OTTAWA – It will be at least five more years before Canada makes its return the United Nations Security Council, The Canadian Press has learned.
Prime Minister Justin Trudeau will announce today that Canada will vie for a seat on the Security Council for a two-year term starting in 2021.
The 190-plus members of the General Assembly won’t vote on candidates for the vacancy until the fall of 2020, which means Trudeau will have to win another federal election in 2019 if he wants to personally see Canada come “back” to the UN’s most powerful, if flawed, body.
If Canada succeeds, it will still mark the country’s longest absence from the council in the history of the United Nations -21 years since the end of Canada’s last two-year stint in 2000.
Canada served six times on the Security Council, once every decade since the late 1940s, before it was upset by tiny Portugal in 2010, a defeat that was blamed on a lacklustre attempt by a Conservative government that wasn’t overly fond of the UN to begin with.
Advisers told Trudeau that it was unlikely Canada could run any time before 2020 because the UN grouping of countries to which Canada belongs – known as the Western European and Others Group – had a full slate of competitive candidates already lined up.
Campaigning for the Security Council usually takes years, and involves much politicking and deal making, a reality that former prime minister Stephen Harper found unappealing.
Trudeau will officially launch Canada’s campaign this morning at UN headquarters in New York where he will evoke the legacies of two prominent Canadians.
“From John Humphrey’s work on the UN Declaration on Human Rights to Lester B. Pearson’s pivotal role in the development of peacekeeping, Canadians have accomplished extraordinary things in support of the UN’s mission to promote human rights, development, and peace and security,” says a copy of Trudeau’s prepared remarks obtained by The Canadian Press.
But Canada can’t rely on nostalgia alone if it wants win a return to the council, experts say.
“Any campaign will also have to be clear about our agenda,” said Fen Hampson, director of the Global Security Program at the Centre for International Governance Innovation in Waterloo, Ont.

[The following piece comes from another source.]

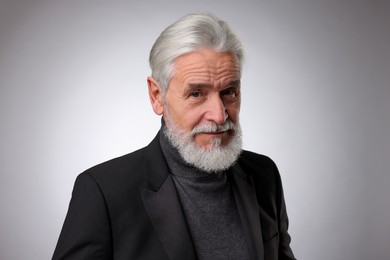 Photo of Portrait of confident senior man with silver beard on light grey background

“Those supporting our candidacy will not only want to hear that ‘Canada is back in the world,’ but also what exactly is it that we are bringing to the world and prepared to do.”

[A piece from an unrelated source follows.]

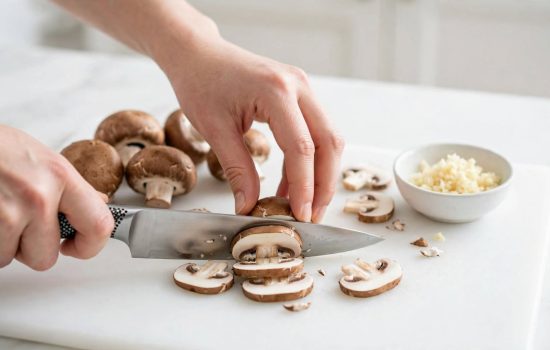 Slicing fresh mushrooms and mincing garlic for creamy mushroom fettuccine.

Paul Heinbecker, who was Canada’s UN ambassador during the 2000 stint on the council, said the western group is more competitive than any other, and Canada faces a tough battle especially in Europe.
“There is the issue – or not – of the solidarity of the European Union. We were able to split the Europeans in 1999, but it’s not obvious to me that you can do that again.”
Ian Martin, executive director of the UN’s Security Council Report, said the most competitive elections now take place in Canada’s grouping.
“This year there’s a closely fought election between three European members” he said, referring to the contest between Italy, Sweden and the Netherlands.
Lloyd Axworthy, Canada’s foreign affairs minister in the late 1990s, said Canada has lost standing at the UN over the last decade and needs to work hard to regain it.
He said Trudeau needs to come up with an agenda that shows a commitment to peacekeeping, which Canada has largely abandoned, as well as foreign aid, which has been declining steadily.